■ JOB
How many lines in the items below contain the string "Find"? Match case exactly, count each line once, and give only the number.

■ SUPPLIED DATA
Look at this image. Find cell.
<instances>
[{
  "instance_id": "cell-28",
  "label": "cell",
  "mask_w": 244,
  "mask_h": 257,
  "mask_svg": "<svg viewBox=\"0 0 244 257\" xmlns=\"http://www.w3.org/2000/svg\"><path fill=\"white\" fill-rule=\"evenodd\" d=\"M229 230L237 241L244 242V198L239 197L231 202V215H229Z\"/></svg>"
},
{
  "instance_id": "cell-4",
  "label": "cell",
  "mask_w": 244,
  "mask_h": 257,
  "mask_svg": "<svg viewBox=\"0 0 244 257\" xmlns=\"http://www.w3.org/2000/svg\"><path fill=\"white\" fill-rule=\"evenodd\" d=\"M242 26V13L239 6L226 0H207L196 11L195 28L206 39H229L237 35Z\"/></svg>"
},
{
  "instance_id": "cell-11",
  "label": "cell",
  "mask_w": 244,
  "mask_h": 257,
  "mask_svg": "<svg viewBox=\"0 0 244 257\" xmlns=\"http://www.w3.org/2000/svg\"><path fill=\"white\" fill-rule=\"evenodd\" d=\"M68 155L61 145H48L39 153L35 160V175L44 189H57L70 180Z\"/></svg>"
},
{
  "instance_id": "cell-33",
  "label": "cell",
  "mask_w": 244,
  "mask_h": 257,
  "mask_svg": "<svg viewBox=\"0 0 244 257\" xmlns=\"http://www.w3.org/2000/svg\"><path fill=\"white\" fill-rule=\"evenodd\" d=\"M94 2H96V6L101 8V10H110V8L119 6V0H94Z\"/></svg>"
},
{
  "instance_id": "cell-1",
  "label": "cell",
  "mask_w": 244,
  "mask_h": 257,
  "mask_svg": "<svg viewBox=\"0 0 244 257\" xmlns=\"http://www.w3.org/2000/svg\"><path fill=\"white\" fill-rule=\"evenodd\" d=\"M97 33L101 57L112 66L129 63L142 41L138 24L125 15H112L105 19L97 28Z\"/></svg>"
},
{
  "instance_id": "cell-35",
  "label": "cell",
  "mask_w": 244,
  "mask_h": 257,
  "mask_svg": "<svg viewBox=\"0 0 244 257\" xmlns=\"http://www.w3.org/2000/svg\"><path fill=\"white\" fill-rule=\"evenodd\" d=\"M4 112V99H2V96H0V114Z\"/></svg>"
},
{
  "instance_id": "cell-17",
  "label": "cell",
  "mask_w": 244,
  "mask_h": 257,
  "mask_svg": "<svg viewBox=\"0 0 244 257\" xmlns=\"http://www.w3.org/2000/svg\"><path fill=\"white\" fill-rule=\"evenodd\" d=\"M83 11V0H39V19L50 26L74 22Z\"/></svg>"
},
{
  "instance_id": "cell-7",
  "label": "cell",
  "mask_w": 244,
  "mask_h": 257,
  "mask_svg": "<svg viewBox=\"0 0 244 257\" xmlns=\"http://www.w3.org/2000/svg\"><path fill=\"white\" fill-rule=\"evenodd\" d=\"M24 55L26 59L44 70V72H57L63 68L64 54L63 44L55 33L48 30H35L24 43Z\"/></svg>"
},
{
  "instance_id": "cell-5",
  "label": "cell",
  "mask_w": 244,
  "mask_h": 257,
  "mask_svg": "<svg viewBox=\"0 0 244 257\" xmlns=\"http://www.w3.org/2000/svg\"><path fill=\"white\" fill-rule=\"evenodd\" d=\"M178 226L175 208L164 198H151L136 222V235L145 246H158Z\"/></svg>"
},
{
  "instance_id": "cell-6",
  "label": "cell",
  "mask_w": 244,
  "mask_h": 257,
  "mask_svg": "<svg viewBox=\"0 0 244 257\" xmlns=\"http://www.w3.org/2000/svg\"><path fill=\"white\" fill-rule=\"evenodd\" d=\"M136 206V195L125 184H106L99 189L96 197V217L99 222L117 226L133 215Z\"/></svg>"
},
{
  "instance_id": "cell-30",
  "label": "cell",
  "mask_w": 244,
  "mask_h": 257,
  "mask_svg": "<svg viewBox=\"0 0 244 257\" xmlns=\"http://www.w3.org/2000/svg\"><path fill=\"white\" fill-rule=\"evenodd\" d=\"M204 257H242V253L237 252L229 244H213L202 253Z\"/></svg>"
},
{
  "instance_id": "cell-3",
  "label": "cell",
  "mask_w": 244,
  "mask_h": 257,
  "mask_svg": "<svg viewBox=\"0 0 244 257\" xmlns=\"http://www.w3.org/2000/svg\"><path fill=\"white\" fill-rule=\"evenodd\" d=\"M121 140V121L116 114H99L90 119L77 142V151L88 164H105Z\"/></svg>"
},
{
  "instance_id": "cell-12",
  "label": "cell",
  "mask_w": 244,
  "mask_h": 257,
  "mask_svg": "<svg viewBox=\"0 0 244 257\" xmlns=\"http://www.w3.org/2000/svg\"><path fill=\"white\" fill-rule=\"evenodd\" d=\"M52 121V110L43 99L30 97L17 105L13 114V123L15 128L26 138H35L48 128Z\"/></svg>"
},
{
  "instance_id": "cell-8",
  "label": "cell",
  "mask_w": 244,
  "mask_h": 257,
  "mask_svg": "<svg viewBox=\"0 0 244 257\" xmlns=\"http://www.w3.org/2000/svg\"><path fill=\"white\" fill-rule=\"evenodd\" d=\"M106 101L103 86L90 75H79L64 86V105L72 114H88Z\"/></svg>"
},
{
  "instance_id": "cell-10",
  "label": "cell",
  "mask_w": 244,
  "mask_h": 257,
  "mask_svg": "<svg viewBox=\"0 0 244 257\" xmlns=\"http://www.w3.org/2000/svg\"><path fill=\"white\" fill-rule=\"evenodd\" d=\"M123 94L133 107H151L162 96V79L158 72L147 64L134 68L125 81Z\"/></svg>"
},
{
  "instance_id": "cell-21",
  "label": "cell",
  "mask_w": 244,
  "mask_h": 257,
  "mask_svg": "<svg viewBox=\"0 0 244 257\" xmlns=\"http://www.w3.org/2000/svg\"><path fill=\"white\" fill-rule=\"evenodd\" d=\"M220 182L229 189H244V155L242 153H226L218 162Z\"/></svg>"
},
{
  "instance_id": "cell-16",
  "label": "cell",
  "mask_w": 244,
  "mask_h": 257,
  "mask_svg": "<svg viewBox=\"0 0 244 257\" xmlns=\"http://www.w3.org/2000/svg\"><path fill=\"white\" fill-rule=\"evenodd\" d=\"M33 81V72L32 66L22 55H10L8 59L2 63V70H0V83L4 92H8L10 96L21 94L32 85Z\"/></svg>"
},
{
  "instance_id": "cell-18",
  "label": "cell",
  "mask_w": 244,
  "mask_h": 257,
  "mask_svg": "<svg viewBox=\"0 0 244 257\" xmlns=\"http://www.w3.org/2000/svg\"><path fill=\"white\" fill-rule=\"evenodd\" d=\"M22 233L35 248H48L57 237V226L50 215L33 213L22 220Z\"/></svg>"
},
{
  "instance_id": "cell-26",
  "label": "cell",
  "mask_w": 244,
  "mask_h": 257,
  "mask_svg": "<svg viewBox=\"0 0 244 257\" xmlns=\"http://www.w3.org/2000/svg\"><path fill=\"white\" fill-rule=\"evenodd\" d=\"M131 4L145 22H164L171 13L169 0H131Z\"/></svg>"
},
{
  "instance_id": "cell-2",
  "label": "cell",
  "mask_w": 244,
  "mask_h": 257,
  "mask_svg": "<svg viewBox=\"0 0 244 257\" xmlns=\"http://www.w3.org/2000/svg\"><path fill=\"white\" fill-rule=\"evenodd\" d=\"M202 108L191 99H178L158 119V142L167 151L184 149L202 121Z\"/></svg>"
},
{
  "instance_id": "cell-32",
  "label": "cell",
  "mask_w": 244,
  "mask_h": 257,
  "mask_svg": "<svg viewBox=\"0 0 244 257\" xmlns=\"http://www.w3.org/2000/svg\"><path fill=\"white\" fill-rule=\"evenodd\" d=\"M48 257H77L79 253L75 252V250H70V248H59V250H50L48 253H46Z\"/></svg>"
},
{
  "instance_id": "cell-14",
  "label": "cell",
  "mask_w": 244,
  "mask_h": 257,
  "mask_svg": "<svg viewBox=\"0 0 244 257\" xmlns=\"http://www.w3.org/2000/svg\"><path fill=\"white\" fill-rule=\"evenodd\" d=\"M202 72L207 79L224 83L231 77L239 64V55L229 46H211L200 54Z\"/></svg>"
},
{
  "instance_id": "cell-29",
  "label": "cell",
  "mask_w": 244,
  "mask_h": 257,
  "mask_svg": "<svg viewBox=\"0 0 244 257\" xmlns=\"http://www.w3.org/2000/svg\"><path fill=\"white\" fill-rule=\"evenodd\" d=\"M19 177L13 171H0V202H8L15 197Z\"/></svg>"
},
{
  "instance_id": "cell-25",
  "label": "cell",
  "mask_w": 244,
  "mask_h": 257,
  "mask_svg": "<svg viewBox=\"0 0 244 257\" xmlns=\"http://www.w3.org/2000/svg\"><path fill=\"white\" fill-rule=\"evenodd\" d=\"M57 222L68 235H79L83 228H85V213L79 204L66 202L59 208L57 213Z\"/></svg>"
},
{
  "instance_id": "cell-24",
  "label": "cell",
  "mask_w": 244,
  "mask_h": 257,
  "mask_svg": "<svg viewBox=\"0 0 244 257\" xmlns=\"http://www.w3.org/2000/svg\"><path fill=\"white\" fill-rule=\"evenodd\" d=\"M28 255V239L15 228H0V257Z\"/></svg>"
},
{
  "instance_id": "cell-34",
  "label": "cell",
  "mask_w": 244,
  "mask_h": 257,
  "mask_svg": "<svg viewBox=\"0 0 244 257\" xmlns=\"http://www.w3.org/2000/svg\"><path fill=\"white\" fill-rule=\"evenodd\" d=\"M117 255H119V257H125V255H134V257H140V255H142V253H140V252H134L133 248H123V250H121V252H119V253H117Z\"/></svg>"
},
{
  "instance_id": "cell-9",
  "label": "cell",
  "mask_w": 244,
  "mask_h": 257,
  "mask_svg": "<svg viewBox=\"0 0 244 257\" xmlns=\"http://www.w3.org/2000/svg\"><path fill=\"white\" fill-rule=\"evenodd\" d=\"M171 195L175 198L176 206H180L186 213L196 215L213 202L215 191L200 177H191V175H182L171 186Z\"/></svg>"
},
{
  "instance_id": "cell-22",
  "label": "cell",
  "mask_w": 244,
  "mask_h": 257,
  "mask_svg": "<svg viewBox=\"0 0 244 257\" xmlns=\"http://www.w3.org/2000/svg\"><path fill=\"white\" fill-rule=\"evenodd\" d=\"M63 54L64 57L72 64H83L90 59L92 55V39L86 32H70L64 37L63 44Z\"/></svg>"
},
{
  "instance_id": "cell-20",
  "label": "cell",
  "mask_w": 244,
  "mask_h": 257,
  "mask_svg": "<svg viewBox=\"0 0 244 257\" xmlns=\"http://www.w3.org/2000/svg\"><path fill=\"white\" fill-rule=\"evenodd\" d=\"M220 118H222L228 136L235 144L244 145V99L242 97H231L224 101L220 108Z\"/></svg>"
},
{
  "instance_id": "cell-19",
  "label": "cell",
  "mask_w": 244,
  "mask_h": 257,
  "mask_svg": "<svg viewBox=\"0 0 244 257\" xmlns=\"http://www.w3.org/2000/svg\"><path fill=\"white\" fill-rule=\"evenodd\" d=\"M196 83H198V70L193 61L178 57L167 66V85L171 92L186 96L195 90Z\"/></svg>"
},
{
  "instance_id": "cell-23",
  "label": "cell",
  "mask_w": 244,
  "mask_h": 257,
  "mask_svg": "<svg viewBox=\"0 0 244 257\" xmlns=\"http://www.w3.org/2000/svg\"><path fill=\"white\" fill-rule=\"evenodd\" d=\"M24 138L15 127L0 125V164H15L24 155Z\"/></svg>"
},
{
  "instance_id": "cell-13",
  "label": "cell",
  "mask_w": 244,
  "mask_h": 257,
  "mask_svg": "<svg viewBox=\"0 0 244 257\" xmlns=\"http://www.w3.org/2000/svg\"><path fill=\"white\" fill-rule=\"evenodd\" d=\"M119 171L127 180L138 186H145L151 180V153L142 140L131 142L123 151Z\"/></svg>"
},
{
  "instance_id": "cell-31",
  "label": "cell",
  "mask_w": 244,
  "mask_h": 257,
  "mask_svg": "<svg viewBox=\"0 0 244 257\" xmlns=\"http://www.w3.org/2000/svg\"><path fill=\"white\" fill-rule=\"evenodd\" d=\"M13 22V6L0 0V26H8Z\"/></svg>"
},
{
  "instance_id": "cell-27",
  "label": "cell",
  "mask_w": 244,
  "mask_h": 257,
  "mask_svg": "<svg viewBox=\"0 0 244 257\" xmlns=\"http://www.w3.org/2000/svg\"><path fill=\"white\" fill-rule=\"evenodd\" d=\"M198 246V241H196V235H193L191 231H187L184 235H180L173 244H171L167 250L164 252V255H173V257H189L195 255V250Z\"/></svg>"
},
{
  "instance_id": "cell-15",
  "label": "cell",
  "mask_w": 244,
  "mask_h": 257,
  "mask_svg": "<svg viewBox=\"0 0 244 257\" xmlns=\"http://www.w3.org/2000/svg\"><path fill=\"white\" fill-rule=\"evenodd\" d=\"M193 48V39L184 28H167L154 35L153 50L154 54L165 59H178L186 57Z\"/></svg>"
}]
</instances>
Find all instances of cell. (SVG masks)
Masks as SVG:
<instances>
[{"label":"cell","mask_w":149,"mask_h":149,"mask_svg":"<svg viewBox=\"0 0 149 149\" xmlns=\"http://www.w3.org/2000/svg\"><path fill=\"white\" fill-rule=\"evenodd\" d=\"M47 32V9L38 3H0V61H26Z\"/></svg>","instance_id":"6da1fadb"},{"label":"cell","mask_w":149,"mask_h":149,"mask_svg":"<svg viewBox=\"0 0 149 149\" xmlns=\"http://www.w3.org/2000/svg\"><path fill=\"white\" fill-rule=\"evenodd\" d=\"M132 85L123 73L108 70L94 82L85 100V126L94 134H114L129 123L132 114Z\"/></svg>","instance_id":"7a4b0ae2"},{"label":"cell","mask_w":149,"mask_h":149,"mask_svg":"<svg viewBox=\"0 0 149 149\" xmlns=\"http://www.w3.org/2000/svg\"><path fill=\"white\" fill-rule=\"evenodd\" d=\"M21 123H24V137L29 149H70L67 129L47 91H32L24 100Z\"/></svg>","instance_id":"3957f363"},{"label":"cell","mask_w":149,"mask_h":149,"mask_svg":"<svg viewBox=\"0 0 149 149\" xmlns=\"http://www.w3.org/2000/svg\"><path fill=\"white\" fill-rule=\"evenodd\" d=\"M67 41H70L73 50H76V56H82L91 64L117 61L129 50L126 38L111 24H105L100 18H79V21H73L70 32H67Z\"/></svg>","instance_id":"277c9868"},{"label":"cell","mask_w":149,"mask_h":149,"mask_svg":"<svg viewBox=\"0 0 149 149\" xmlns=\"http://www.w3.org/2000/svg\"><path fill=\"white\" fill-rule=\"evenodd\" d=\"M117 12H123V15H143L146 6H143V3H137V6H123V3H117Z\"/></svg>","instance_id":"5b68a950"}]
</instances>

■ ANSWER TO THE EXERCISE
2